5. More than 500 dog walkers visit the playing fields weekly and Mapledurham Lawn Tennis Club trebled use of its courts following Sport England’s Lottery investment in 2014.
6. At peak times, even with a closed pavilion, the car park is full to capacity and beyond.
7. The proposed school site would immediately reduce pitches, parking, access and accessibility for recreational users of the playing fields and is described by the council’s leisure department as unacceptable.
8. The proposed school site includes school rights over the remaining playing fields, car park and a pitch, to be upgraded and maintained from the £1.36million, further restricting public access.
9. Sport England, the Football Association and many other organisations have objected.
10. Although Mapledurham playing fields is 25 to 27 acres, the net open level space, including the playground, orchard and basketball court, is only around 16.3 acres.
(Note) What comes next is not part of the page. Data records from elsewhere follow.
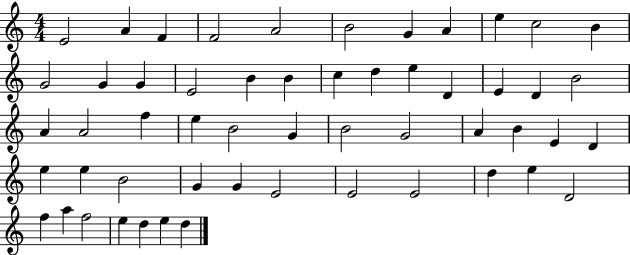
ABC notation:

X:1
T:Untitled
M:4/4
L:1/4
K:C
E2 A F F2 A2 B2 G A e c2 B G2 G G E2 B B c d e D E D B2 A A2 f e B2 G B2 G2 A B E D e e B2 G G E2 E2 E2 d e D2 f a f2 e d e d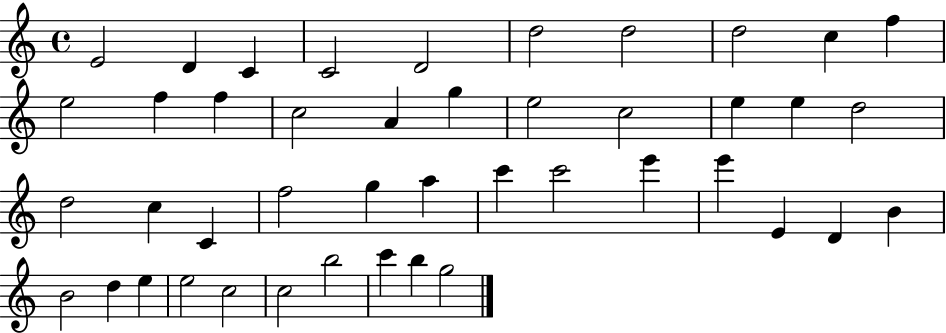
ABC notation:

X:1
T:Untitled
M:4/4
L:1/4
K:C
E2 D C C2 D2 d2 d2 d2 c f e2 f f c2 A g e2 c2 e e d2 d2 c C f2 g a c' c'2 e' e' E D B B2 d e e2 c2 c2 b2 c' b g2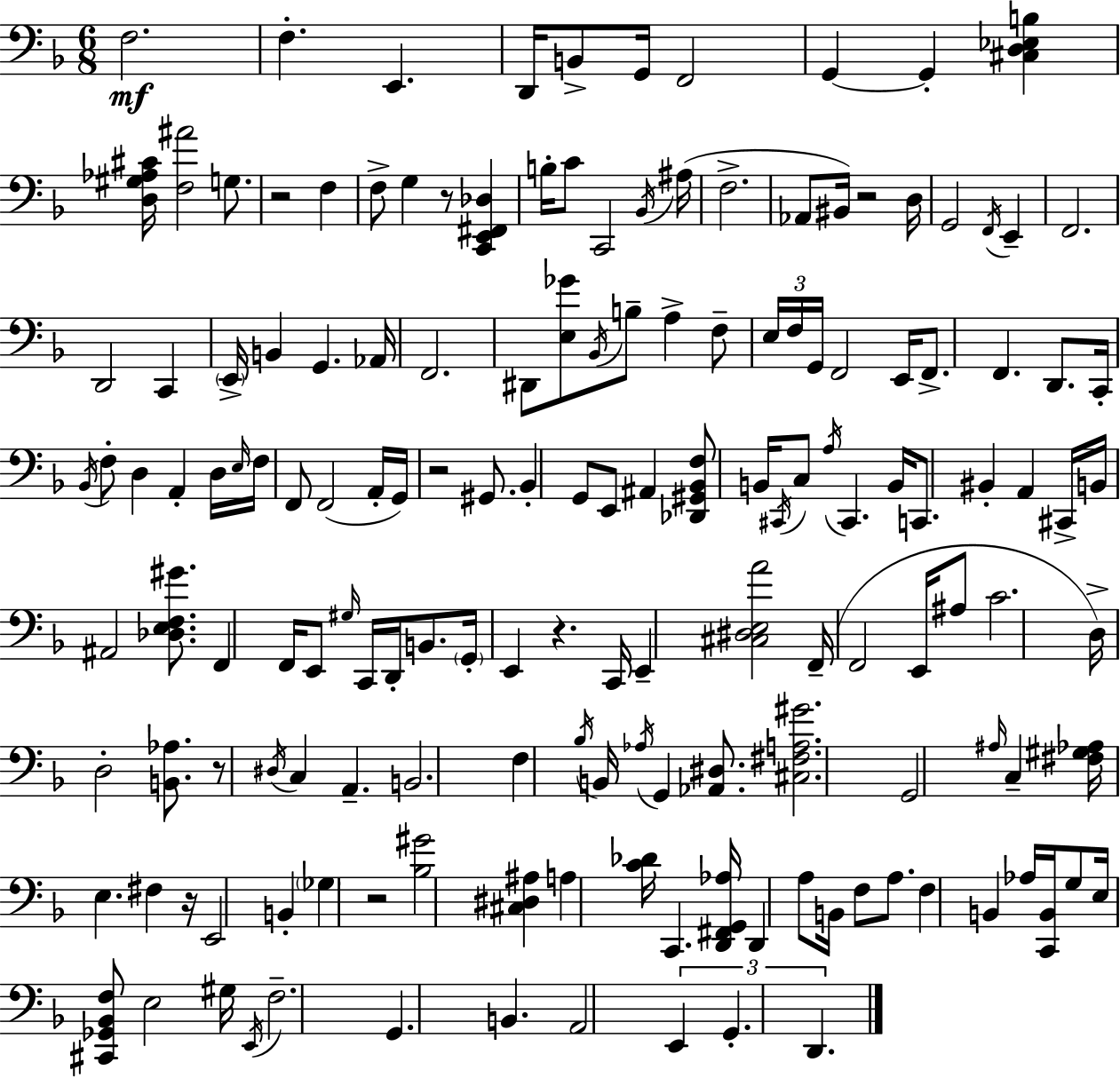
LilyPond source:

{
  \clef bass
  \numericTimeSignature
  \time 6/8
  \key d \minor
  f2.\mf | f4.-. e,4. | d,16 b,8-> g,16 f,2 | g,4~~ g,4-. <cis d ees b>4 | \break <d gis aes cis'>16 <f ais'>2 g8. | r2 f4 | f8-> g4 r8 <c, e, fis, des>4 | b16-. c'8 c,2 \acciaccatura { bes,16 } | \break ais16( f2.-> | aes,8 bis,16) r2 | d16 g,2 \acciaccatura { f,16 } e,4-- | f,2. | \break d,2 c,4 | \parenthesize e,16-> b,4 g,4. | aes,16 f,2. | dis,8 <e ges'>8 \acciaccatura { bes,16 } b8-- a4-> | \break f8-- \tuplet 3/2 { e16 f16 g,16 } f,2 | e,16 f,8.-> f,4. | d,8. c,16-. \acciaccatura { bes,16 } f8-. d4 a,4-. | d16 \grace { e16 } f16 f,8 f,2( | \break a,16-. g,16) r2 | gis,8. bes,4-. g,8 e,8 | ais,4 <des, gis, bes, f>8 b,16 \acciaccatura { cis,16 } c8 \acciaccatura { a16 } | cis,4. b,16 c,8. bis,4-. | \break a,4 cis,16-> b,16 ais,2 | <des e f gis'>8. f,4 f,16 | e,8 \grace { gis16 } c,16 d,16-. b,8. \parenthesize g,16-. e,4 | r4. c,16 e,4-- | \break <cis dis e a'>2 f,16--( f,2 | e,16 ais8 c'2. | d16->) d2-. | <b, aes>8. r8 \acciaccatura { dis16 } c4 | \break a,4.-- b,2. | f4 | \acciaccatura { bes16 } b,16 \acciaccatura { aes16 } g,4 <aes, dis>8. <cis fis a gis'>2. | g,2 | \break \grace { ais16 } c4-- | <fis gis aes>16 e4. fis4 r16 | e,2 b,4-. | \parenthesize ges4 r2 | \break <bes gis'>2 <cis dis ais>4 | a4 <c' des'>16 c,4. <d, fis, g, aes>16 | d,4 a8 b,16 f8 a8. | f4 b,4 aes16 <c, b,>16 g8 | \break e16 <cis, ges, bes, f>8 e2 gis16 | \acciaccatura { e,16 } f2.-- | g,4. b,4. | a,2 \tuplet 3/2 { e,4 | \break g,4.-. d,4. } | \bar "|."
}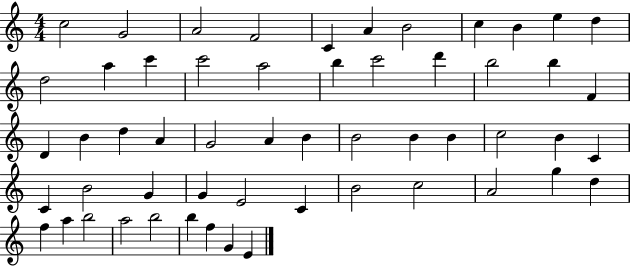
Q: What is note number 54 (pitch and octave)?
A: G4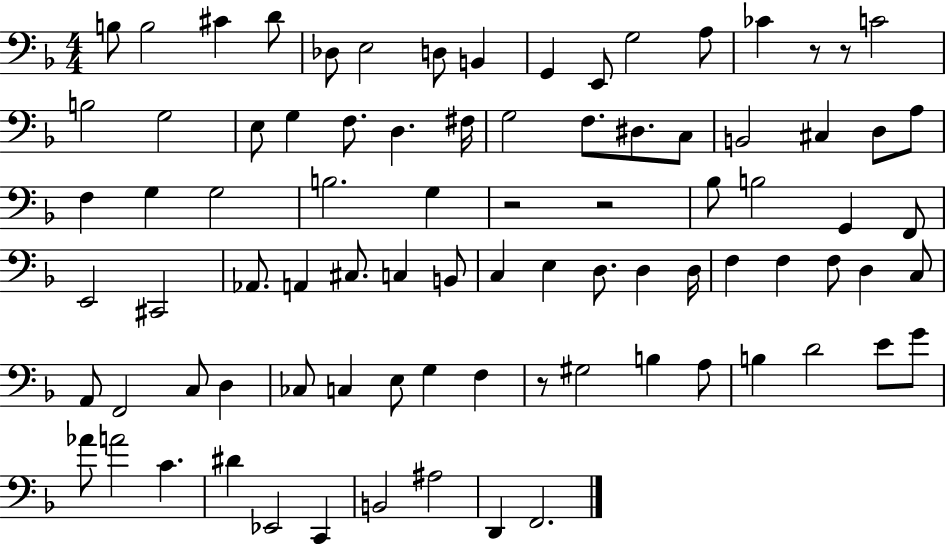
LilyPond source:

{
  \clef bass
  \numericTimeSignature
  \time 4/4
  \key f \major
  b8 b2 cis'4 d'8 | des8 e2 d8 b,4 | g,4 e,8 g2 a8 | ces'4 r8 r8 c'2 | \break b2 g2 | e8 g4 f8. d4. fis16 | g2 f8. dis8. c8 | b,2 cis4 d8 a8 | \break f4 g4 g2 | b2. g4 | r2 r2 | bes8 b2 g,4 f,8 | \break e,2 cis,2 | aes,8. a,4 cis8. c4 b,8 | c4 e4 d8. d4 d16 | f4 f4 f8 d4 c8 | \break a,8 f,2 c8 d4 | ces8 c4 e8 g4 f4 | r8 gis2 b4 a8 | b4 d'2 e'8 g'8 | \break aes'8 a'2 c'4. | dis'4 ees,2 c,4 | b,2 ais2 | d,4 f,2. | \break \bar "|."
}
The 1.23-acre proposed school site and the 0.25-acre area cornered in by it represent a loss of at least nine per cent of the net open level area of the playing fields.
11. The £1.36million pledged for recreational investment is predicated on improvements required for the school. Under the 125-year lease, the playing fields trust retains responsibility for maintenance. Ground maintenance alone for the site is £30,000 per annum, hence the £1.36million over 125 years represents only £10,800 per annum. These sums simply do not add up.
12. The planning application refers to a 350-pupil school, the accompanying traffic study to a
420-pupil school and 50 full-time staff (for 20 parking spaces). The study suggests that the 76 per cent of parents who currently drive to school would drop to 23 per cent on relocation to the playing fields. The council’s transport report describes this as “too optimistic”.
13. Given the age of children, the weather, the fact that more than 85 per cent of primary school children live east of the A4074, the gradient and traffic of neighbouring roads and the school’s breakfast and after- school club arrangements, it seems completely unrealistic. Traffic created would exacerbate existing problems on the A4074 Oxford route and further restrict recreational users’ access to Mapledurham playing fields, impacting on the viability of the pavilion when it is
14. It can always be claimed there are “exceptional” reasons to build. Once the precedent has been set and land hived off for non-recreational use, Mapledurham playing fields will be forever vulnerable, particularly if the school needs to expand or secondary school places are required.
15. A Deed of Dedication will not protect the playing fields where its status as a recreational trust and the borough council’s own planning policy have failed. Council leader Jo Lovelock confirmed that she could not guarantee there will be no future development. All our so-called “protected” open space is at risk.
16. There are better alternatives for the school that don’t involve the loss of important recreational space or playing fields.
17. The Fit4All proposal would preserve Mapledurham playing fields without the need to sell land and enhance the recreation and leisure facilities in a sustainable way. Once green space is gone, it is gone forever.
18. Where will future generations go to play football or hang out with their friends? Young and old need open space.